As soon as we do I/O, network access, database access or simply a bit more serious calculation, this becomes of course easily unbearably slow. But today it is cool to deal with big data and to at least call what we are doing big data, even though conventional processing on a laptop can do it in a few seconds or minutes... And there are of course ways to process way more iterations than this, but it becomes worth thinking about the system architecture, the hardware, parallel processing and of course algorithms and software stacks. But here we are in the "normal world", which can be a "normal subuniverse" of something really big, so running on one CPU and using a normal language like Perl, Java, Ruby, Scala, Clojure, F# or C.

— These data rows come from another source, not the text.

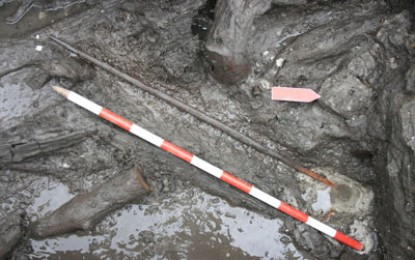 Europe's oldest Neolithic bow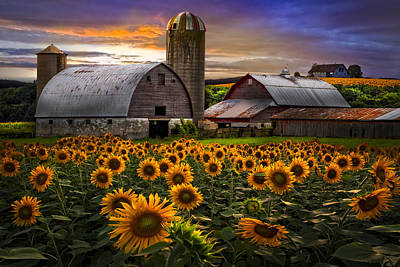 Silos Photograph - Evening Sunflowers by Debra and Dave Vanderlaan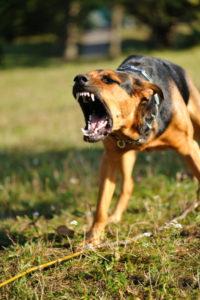 Dog fe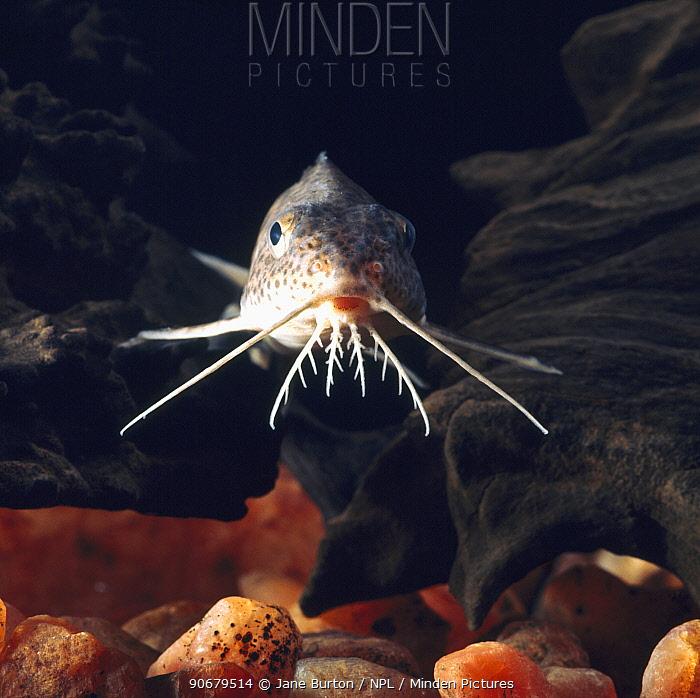 Upside down catfish (Synodontis sp) head portrait showing barbels, captive, from Africa  -  Jane Burton/ npl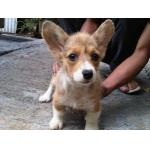 My next dog is a Corgi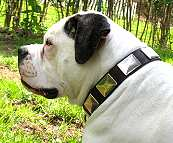 American Bulldog dog collar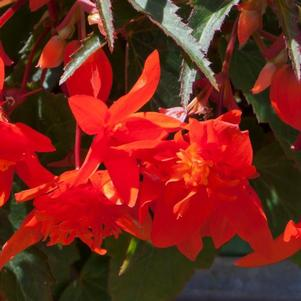 Begonia boliviensis 'Mistral™ Orange Double'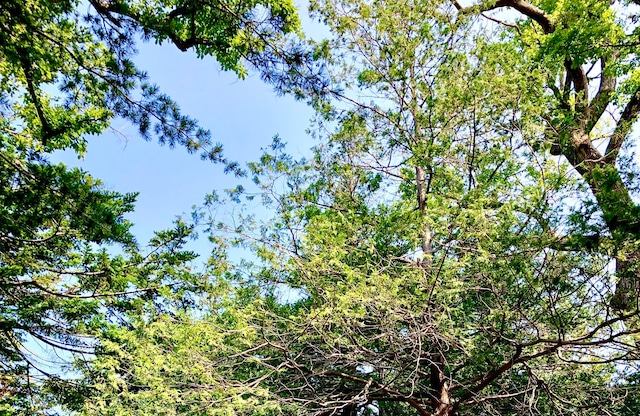 Photo Calm trees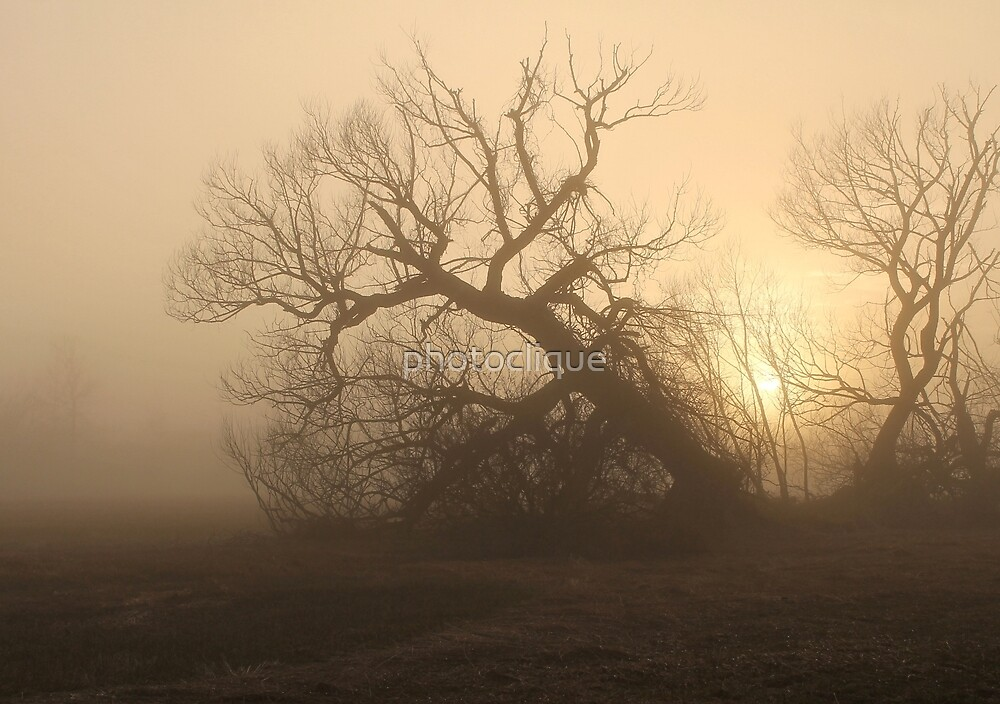 Trees in the Mist  by photoclique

Now sometimes we encounter situations where we want to nest loops, but the depth is unknown, something like

for (i_0 = 0; i_0 < n_0; i_0++) {
  for (i_1 = 0; i_1 < n_1; i_1++) {
    \cdots
      for (i_m = 0; i_m < n_m; i_m++) \{\cr
        dosomething(i_0, i_1,\ldots, i_m);
      }
    \cdots
  }
}

Now our friends from the functional world help us to understand what a loop is, because in some of these more functional languages the classical C-Style loop is either missing or at least not recommended as the everyday tool. Instead we view the set of values we iterate about as a collection and iterate through every element of the collection. This can be a bad thing, because instantiating such big collections can be a show stopper, but we don't. Out of the many features of collections we just pick the iterability, which can very well be accomplished by lazy collections. In Java we have the Iterable, Iterator, Spliterator and the Stream interfaces to express such potentially lazy collections that are just used for iterating.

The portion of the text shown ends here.